-- Directions --
Copy the passage on Meissen porcelain dogs from "Although there have" to "with bells attached.", switching every "dark masks" to "black masks".

Fearful of the power that members of this secret society could have, Pope Clement XII, a member of the all-powerful Medici family, decreed that Freemasonry was not compatible with the Catholic Church and forbade such societies called Freemasons or known under some other denomination. The excommunicated Freemasons, themselves Catholics, under the insignia of the then fashionable Pug — or Mops, as the breed was then known and still is in some countries — formed the Mopsorden.
Around 1745, the old order was reinstated, and the Mopsorden dissolved. The Meissen Freemason with his defecating Pug probably shows just what the excommunicated Freemasons thought of Pope Clement XII.
Although there have been a large number of breeds, Meissen will forever be associated with the Pug. The earlier ones were pale in color with dark masks, as can be seen with the group of three playful puppies. Meissen used the same color palette for later models. Those produced around the Victorian era were brown with dark masks. All had cropped ears, and many wore collars with bells attached.
During the second half of the 19th Century, a multitude of porcelain manufacturers sprung up all over central Europe, and many imitated Meissen in the models they produced but lacked the quality, as can be seen clearly in the two models of bitches with puppies: Meissen on the right and an unknown Continental factory on the left.
Another breed associated with Meissen in the earlier years was the Bolognese. Some years before the factory was founded, the then Queen of Poland was known to have owned the breed, and it is reasonable to assume that the family carried on the tradition. When Augustus founded the factory, he or his wife, the Queen, could well have owned one or more Bolognese. A royal connection could have been the reason the breed was introduced into the factory’s output.
The manufactory produced a number of items for Catherine II of Russia, and her patronage undoubtedly enhanced Meissen’s reputation with her “large Russian order.” The “Russischer Windhund” first modelled by Johann Joachim Kändler is recorded in his work report, June 1766, where he notes: “Modelled a large dog to a drawing sent from Moscow, scrupulously following the description enclosed.”
The piece was most probably commissioned by Count Griggory Orlov, consort to Catherine, and is often misattributed to “Zemira,” her Italian Greyhound. With its feathered tail it is in fact one of her pet Borzois and is the subject of a painting by Johann Friedrich Grooth. The piece is beautifully painted and detailed, the dog wearing a gold collar, represented in recumbent pose, upon a flower-painted and gilt-trimmed cushion with gilded tassels. For me it is the most beautiful of all Meissen dogs.
Auction house Woolley and Wallis recently sold for a top estimate £8,000 a large pair of Greyhounds, each in pursuit with forepaws lifted off the ground, supported on low tree stumps on oval bases applied with flowers and leaves. They were modelled circa 1745-1750 by Johann Joachim Kändler to feature as part of the table decoration at the hunting lodge of Augustus the Strong.
From 1875 up to 1925, Meissen produced more than 40 new models of dogs, realistically sculpted and colored. The St. Bernard was sculpted by Erich Oskar Hösel, who was in charge of the design department at Meissen from 1903. The many other breeds included the Japanese Chin, French Bulldog, Doberman and a rather gruesome model of a Bulldog fighting with a Collie.
Circa 1930, Meissen published a catalog of all the dog models available, including those going back to the very beginning of the factory and all models that had recently been added.

(Collected data entries)
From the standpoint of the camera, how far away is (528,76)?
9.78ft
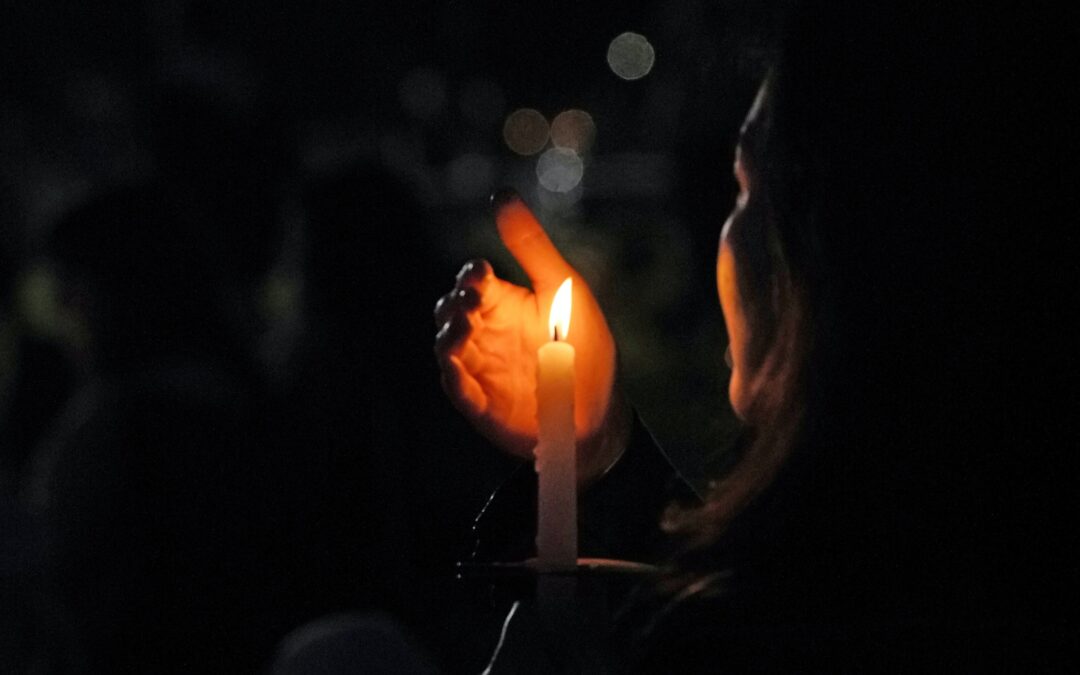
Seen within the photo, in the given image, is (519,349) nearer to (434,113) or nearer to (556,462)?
(556,462)

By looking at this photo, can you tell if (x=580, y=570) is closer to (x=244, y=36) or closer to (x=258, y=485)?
(x=258, y=485)

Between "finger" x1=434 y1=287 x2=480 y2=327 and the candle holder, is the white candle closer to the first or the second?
the candle holder

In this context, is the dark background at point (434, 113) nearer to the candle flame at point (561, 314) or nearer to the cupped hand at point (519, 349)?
the cupped hand at point (519, 349)

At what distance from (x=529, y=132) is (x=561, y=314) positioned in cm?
1695

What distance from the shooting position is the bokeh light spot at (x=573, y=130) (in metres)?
16.3

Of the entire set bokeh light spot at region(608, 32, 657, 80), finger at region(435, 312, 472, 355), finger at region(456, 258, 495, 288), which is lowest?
finger at region(435, 312, 472, 355)

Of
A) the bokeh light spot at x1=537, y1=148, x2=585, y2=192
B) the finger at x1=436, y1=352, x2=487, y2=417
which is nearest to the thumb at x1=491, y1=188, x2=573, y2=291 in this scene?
the finger at x1=436, y1=352, x2=487, y2=417

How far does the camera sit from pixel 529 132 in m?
18.1

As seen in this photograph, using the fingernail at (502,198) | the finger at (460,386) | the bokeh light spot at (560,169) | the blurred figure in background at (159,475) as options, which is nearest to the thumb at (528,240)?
the fingernail at (502,198)

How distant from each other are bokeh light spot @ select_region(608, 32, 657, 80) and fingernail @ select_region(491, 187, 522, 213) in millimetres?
10701

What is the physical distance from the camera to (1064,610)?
124 cm

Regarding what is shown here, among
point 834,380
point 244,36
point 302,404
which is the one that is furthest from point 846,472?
point 244,36

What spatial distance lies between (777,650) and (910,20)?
55 cm

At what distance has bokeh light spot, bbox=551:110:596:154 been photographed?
1634 centimetres
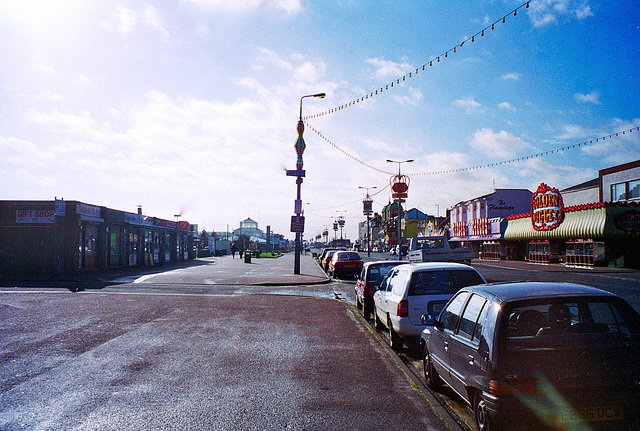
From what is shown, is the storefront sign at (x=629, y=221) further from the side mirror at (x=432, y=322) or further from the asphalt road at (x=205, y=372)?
the side mirror at (x=432, y=322)

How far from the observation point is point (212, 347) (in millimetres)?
8578

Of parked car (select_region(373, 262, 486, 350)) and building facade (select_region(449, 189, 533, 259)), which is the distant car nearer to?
parked car (select_region(373, 262, 486, 350))

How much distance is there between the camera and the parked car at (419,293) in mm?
7980

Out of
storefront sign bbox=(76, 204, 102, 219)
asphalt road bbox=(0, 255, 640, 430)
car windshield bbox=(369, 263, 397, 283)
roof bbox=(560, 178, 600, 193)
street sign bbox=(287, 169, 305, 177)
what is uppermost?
roof bbox=(560, 178, 600, 193)

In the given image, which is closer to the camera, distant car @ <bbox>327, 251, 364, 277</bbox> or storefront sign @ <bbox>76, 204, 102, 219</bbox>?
distant car @ <bbox>327, 251, 364, 277</bbox>

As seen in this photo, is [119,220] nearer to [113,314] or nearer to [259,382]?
[113,314]

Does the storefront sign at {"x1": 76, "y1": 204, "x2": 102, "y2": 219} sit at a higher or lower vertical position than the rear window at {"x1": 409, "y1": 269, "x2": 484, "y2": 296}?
higher

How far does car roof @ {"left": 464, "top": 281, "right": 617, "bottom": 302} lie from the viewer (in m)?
4.40

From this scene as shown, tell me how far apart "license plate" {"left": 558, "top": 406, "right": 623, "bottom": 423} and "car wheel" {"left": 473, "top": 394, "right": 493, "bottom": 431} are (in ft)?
1.96

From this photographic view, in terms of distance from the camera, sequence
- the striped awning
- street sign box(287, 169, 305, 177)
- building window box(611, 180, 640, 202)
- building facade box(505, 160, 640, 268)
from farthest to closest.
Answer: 1. building window box(611, 180, 640, 202)
2. building facade box(505, 160, 640, 268)
3. the striped awning
4. street sign box(287, 169, 305, 177)

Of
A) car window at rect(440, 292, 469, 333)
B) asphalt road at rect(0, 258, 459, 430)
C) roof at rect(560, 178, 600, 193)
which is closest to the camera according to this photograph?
asphalt road at rect(0, 258, 459, 430)

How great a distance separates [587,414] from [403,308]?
424 cm

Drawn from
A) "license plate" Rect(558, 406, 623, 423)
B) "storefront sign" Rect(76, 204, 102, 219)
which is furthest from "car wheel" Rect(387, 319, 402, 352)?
"storefront sign" Rect(76, 204, 102, 219)

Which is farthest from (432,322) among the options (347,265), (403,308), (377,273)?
(347,265)
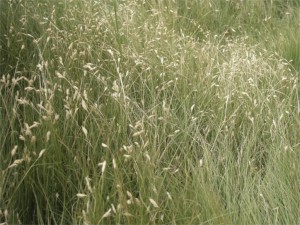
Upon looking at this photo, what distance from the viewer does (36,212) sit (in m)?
1.83

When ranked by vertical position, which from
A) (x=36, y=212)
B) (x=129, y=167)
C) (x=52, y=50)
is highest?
A: (x=52, y=50)

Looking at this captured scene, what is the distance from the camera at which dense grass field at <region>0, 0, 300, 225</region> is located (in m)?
1.70

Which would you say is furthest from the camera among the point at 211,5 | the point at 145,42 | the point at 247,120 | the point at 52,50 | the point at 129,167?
the point at 211,5

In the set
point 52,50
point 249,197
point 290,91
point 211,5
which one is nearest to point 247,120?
point 290,91

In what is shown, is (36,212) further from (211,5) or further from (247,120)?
(211,5)

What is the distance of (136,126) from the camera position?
173cm

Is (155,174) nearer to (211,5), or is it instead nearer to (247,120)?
(247,120)

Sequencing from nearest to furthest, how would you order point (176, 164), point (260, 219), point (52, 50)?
point (260, 219)
point (176, 164)
point (52, 50)

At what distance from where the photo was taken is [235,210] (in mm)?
1681

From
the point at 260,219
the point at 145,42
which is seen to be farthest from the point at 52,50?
the point at 260,219

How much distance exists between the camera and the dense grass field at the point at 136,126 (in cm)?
170

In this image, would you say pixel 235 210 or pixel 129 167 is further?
pixel 129 167

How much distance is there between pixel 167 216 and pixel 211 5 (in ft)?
8.64

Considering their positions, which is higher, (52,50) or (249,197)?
(52,50)
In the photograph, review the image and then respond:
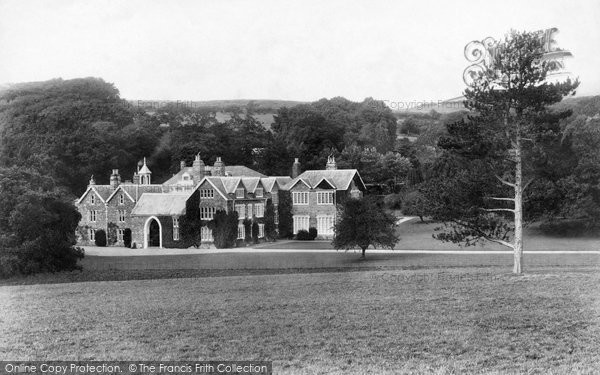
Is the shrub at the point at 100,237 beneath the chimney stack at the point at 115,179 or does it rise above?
beneath

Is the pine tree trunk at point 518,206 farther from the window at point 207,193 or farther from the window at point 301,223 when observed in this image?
the window at point 301,223

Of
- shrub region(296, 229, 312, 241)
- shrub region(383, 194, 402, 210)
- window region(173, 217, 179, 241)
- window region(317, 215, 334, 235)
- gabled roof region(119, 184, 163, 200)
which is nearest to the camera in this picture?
window region(173, 217, 179, 241)

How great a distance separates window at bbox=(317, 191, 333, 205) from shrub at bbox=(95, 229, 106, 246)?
1596 cm

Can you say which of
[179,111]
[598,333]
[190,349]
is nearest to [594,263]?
[598,333]

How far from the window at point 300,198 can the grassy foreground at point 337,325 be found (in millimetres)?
26502

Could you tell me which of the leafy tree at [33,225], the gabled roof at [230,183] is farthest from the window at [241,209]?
the leafy tree at [33,225]

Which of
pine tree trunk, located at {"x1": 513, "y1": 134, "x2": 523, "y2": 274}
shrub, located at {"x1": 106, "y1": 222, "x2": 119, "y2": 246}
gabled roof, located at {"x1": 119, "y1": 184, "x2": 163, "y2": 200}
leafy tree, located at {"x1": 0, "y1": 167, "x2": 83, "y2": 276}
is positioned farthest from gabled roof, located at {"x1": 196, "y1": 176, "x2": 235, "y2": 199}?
pine tree trunk, located at {"x1": 513, "y1": 134, "x2": 523, "y2": 274}

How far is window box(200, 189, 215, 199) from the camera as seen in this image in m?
43.0

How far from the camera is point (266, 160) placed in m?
50.2

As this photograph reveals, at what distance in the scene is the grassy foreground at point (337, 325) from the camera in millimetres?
11367

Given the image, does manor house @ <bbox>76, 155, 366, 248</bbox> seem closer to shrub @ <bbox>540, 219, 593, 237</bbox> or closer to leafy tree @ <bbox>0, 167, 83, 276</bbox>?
leafy tree @ <bbox>0, 167, 83, 276</bbox>

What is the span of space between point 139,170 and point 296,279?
77.1 ft

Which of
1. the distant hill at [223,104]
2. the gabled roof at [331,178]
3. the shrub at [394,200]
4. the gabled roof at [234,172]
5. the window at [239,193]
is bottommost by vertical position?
the shrub at [394,200]

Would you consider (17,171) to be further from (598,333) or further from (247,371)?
(598,333)
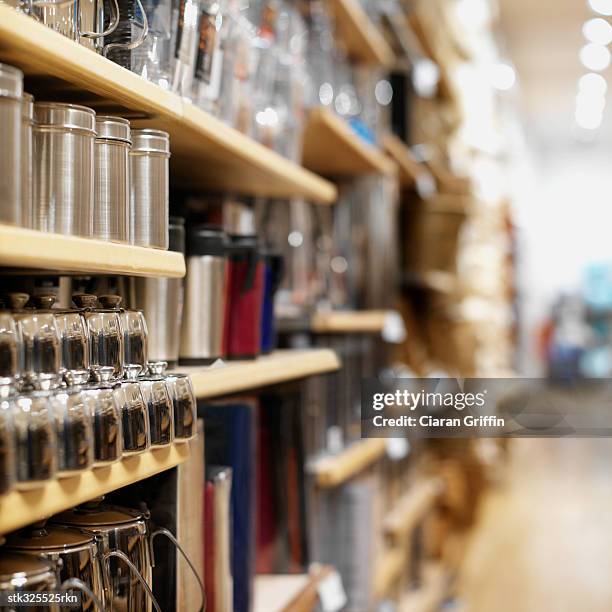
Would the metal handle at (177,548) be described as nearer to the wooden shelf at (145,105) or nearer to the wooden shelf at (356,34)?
the wooden shelf at (145,105)

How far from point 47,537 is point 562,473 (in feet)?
20.7

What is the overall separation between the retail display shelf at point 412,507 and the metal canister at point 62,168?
7.03 feet

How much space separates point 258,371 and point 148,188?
0.49m

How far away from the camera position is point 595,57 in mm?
8242

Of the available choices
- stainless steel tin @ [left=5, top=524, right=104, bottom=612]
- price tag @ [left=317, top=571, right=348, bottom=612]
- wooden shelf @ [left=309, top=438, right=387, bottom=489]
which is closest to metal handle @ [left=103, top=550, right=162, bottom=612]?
stainless steel tin @ [left=5, top=524, right=104, bottom=612]

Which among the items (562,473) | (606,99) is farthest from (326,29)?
(606,99)

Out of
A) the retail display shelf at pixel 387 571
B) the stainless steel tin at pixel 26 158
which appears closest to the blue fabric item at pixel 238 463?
the stainless steel tin at pixel 26 158

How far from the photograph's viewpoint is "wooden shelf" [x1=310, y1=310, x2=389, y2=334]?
2.17 metres

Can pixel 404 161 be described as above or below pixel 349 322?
above

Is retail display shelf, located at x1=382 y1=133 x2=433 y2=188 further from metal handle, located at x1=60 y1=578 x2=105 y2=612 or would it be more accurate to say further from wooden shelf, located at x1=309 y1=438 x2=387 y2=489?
metal handle, located at x1=60 y1=578 x2=105 y2=612

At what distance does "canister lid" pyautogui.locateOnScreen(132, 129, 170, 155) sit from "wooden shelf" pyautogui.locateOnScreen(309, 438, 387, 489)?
115cm

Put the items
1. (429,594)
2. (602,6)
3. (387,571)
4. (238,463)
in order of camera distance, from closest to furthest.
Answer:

-- Answer for this exercise --
Although there have been a large number of breeds, Meissen will forever be associated with the Pug. The earlier ones were pale in color with black masks, as can be seen with the group of three playful puppies. Meissen used the same color palette for later models. Those produced around the Victorian era were brown with black masks. All had cropped ears, and many wore collars with bells attached.